Welcome to On-The-Job Training!
Now, please understand, I bore Dan no ill will for this approach. It actually pleased me - I felt as though HE felt that I was perfectly capable of doing this, so I took it as a sign of respect. It reminded me strongly of my first term in college, when one of my classmates asked our Sociology professor if he was going to tell us which topics would be covered on the first exam. The professor’s response was, “Of course not! That’s your job!” And I thought, Wow, I’m in college! Cool!
Anyway. Dan did send me a copy of the movie (on pristine VHS, still in the plastic). So I spent a couple of days staring at the box, trying to decide how to go about writing the actual script.
Comic book scripts are their own creatures. There are fundamental differences between scripts for comics and scripts for TV, movies, stage plays, and video games. First and foremost, the images are static. There can be no, “John takes the gun out of the drawer, spins the cylinder, and slips it into his pocket.” If you want to convey that information, you need three images:
- John stands in front of the drawer, which he’s pulled open. He’s holding the gun in his right hand, eyeballing it critically.
- New angle on John, closer in on the gun, as he spins the cylinder with his left hand.
- Turning away from the drawer, John drops the gun into his pocket.
There are quite a few great big awesome books on the subject of creating comics, and I’m not going to try to explain everything about how comics work here, because those books do it better. (Seriously, pick up “Understanding Comics” by Scott McCloud. It’ll blow your mind.) But I’ll touch on a few essentials, and the static nature of the images is one of them. For “The Mummy,” I knew I had to isolate the most important images, the crucial visual bits that advanced the story and established the characters.
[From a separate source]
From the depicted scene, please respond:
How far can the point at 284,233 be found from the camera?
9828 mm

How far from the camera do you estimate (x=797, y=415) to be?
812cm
And eventually I settled on probably the most obvious method possible: I put the tape in the VCR, hit PLAY, and every time the movie cut to a new significant image, I hit PAUSE and scribbled down a description of that image in my notebook. It looked sort of like this:
- Long shot of Ardeth Bey in silhouette, riding a horse that’s being led by a servant, approaching the house
- Girl in the house hears a knock at the door
- Ardeth Bey at the door as the girl opens it
- Zoom in on Ardeth Bey’s eyes as he starts to hypnotize her
Each of those images became one panel in the script. (I would go back later and copy down all the dialogue. I had no Internet to look up the screenplay, and none of my local libraries carried it.)
Then it actually became something of a math problem - a formula that, with slight modifications, I would end up using on every single comic book project I ever worked on after that. Basically I took the number of panels I had jotted down (around 170) and divided it by the number of pages the project was allotted (48). That gave me 3.5, which was the average number of panels I could have on a page and still tell the story in a coherent way.
Of course you can’t have half a panel on a page, but all that meant was that some pages could have four panels and others might only have one or two. Mix and match.
So I mapped out how the panels would fall on the pages, and kept as much of the movie’s dialogue intact as I could, and eventually turned in my script. To my recollection, Dan Thorsland didn’t change a single word of it.